Required action 1: Repeat the September 11 text from "Then there are" to "susceptible to failure.".
Required action 2: According to the September 11 text, where and when will the remembrance ceremony in Clinton take place?
Required action 3: Render this sentence from the September 11 text in Spanish: "The stairs were taken out when the plane hit the building dead center."

(Beginning of Extract)

First, there’s the obvious fact that terrorists wanted to send America a message and to do it by hitting our nerve centers — a major financial hub, the backbone of our nation’s defense and possibly other landmarks that were on the list.

Then there are questions about the World Trade Center’s construction, how the buildings that were hit were designed and how they were susceptible to failure.

And then of course, there are the stories of human tragedies — how people in airplanes died on impact as did the people in the path of those planes. How office workers trapped in the World Trade Center above the burning floors were unable to go down the stairs in Tower One. The stairs were taken out when the plane hit the building dead center. The more than 1,000 trapped there were faced with the decision to wait to die by burning or to take control of their destiny by jumping to their deaths. The same scenario played out later in Tower 2.

At the same time, there’s the focus on how those who could have been killed, against all odds, were able to find their way out of burning buildings and later were reunited with families. There are the stories about the heroes — the firefighters and police officers, as well as office workers who gave their lives to assist others at the scene.

And then of course there are the heroes on Flight 93, the airplane that crashed in Shanksville, Pennsylvania. The stories about the telephone calls to family members and the passengers’ decision to gain control over their hijacked plane — knowing they were averting disaster at a national landmark but that their lives would be sacrificed in exchange.

Then there’s the ongoing terror alerts, the increased urgency to keep a watchful eye out for anything suspicious, since intelligence information points to a resurgence in activity by known terrorist groups.

While we remain watchful because there are those who detest the American way of life and will do what they can to rob us of our freedoms, we also will spend Saturday reflecting on the events of Sept. 11, 2001, and what it has meant to our country.

For many, it will be a day to link not only what it means to be an American but will be a day to reach out with their neighbors, such as in Clinton, where a remembrance ceremony will take place at the Freedom Trees site at 8:30 a.m. Saturday.

It is through such shared introspection, song and prayer that many will find solace and guidance – not only as we look at the events of 20 years ago but also to our future – as we seek to steel ourselves, and yet, live in peace.

(End of Extract)
(Beginning of Data for analysis)

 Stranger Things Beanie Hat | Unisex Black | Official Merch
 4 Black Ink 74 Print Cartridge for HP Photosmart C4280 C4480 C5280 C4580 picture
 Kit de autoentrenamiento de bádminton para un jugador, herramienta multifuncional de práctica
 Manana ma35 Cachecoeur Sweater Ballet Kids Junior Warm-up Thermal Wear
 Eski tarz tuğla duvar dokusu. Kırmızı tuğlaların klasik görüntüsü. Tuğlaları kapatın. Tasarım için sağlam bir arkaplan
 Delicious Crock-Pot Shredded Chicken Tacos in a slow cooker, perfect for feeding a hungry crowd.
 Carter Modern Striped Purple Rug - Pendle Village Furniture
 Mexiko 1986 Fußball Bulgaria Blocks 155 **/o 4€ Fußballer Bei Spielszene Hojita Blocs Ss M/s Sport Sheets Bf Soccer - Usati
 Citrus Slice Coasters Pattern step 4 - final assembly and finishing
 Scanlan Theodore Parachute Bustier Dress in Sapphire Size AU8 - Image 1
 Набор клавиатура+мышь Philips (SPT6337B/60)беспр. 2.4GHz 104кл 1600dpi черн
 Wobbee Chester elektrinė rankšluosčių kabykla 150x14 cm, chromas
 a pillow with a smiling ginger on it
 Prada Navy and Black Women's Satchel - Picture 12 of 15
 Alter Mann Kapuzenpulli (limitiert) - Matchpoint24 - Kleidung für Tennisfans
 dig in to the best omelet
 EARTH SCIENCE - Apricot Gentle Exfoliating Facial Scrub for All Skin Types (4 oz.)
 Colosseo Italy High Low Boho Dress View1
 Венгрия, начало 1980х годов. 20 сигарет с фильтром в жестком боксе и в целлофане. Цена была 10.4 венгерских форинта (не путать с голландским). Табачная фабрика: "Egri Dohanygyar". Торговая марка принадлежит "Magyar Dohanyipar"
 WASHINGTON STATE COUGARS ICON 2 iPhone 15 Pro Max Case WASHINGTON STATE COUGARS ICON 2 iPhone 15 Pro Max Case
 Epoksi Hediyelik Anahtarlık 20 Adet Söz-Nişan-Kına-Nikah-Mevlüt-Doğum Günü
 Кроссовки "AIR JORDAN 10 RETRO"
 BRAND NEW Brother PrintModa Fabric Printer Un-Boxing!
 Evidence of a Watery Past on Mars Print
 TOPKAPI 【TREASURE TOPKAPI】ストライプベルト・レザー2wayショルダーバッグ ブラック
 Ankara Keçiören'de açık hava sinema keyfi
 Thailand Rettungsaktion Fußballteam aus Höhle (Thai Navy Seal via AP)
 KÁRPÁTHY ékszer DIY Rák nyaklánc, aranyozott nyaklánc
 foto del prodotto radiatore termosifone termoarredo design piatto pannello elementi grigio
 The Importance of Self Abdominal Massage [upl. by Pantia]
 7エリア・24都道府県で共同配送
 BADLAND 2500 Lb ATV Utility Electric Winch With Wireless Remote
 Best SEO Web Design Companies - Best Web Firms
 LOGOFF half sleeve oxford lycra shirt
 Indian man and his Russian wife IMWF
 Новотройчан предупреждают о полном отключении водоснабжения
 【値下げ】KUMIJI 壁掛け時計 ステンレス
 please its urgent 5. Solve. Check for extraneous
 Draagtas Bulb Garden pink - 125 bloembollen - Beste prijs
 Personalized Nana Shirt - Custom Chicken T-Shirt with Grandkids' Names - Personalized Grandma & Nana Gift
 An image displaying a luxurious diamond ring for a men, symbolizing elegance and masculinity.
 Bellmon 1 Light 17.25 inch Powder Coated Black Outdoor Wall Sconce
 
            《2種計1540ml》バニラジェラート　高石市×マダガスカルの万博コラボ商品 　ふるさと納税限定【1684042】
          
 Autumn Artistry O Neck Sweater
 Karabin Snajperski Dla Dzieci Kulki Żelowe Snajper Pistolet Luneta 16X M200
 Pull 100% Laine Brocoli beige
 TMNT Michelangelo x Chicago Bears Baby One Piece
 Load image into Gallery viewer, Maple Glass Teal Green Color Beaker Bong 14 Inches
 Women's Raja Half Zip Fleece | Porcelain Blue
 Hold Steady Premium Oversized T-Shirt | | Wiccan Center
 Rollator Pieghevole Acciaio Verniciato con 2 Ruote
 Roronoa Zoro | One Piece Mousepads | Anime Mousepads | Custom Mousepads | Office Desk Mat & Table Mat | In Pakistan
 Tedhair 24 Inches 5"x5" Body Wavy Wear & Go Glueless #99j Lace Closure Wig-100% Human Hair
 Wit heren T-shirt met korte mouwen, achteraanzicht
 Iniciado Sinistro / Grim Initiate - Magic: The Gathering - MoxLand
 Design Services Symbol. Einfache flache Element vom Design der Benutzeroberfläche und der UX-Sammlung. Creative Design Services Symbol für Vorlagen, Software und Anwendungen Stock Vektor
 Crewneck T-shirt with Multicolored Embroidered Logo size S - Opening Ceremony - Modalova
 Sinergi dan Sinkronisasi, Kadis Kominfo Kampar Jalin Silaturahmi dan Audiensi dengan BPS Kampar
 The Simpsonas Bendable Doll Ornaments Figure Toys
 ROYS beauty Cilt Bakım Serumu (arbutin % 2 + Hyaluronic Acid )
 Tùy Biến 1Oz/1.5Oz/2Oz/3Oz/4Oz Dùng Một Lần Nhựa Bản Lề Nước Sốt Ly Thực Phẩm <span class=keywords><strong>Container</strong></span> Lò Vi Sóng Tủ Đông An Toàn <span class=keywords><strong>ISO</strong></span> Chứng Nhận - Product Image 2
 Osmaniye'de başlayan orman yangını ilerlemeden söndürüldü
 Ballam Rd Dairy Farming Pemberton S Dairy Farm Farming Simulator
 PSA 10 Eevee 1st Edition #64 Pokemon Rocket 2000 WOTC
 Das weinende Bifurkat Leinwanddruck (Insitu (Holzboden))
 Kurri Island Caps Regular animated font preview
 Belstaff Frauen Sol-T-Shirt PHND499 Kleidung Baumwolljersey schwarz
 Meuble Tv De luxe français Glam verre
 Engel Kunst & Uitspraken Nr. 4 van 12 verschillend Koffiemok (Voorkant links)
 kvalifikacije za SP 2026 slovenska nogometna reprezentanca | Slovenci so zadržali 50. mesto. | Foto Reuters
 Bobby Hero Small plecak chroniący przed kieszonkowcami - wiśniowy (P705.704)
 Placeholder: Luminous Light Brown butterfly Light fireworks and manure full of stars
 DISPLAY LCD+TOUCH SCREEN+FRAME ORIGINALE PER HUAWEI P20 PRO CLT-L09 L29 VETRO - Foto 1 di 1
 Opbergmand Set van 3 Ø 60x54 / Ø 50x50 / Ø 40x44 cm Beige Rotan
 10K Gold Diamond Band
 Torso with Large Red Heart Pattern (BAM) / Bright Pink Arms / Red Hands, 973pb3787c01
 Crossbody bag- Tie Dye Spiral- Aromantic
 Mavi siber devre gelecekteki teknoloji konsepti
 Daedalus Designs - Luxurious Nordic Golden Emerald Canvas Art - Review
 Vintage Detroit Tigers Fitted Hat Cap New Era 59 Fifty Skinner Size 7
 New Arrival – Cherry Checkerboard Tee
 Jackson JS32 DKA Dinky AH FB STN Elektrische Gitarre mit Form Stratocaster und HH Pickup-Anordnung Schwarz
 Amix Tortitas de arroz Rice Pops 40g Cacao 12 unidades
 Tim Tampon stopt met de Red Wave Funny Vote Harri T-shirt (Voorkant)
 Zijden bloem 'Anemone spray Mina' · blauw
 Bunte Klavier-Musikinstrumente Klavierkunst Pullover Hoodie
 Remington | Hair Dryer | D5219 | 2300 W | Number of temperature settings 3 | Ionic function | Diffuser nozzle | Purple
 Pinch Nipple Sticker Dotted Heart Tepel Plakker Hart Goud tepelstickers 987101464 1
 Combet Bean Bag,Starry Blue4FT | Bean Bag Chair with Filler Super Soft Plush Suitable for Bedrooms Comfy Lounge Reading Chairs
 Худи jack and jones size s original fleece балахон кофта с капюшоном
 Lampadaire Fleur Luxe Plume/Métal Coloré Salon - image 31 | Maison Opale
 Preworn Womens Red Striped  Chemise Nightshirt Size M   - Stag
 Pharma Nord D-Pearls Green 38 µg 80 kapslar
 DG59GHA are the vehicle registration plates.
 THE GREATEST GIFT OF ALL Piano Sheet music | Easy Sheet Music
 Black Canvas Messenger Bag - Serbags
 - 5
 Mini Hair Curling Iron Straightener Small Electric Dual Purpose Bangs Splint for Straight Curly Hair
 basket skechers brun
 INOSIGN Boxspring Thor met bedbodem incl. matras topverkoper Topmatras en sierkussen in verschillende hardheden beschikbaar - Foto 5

(End of Data for analysis)

Task answer 1:
Then there are questions about the World Trade Center’s construction, how the buildings that were hit were designed and how they were susceptible to failure.

Task answer 2: It will take place at the Freedom Trees site at 8:30 a.m. Saturday.

Task answer 3: Las escaleras quedaron destruidas cuando el avión impactó el edificio justo en el centro.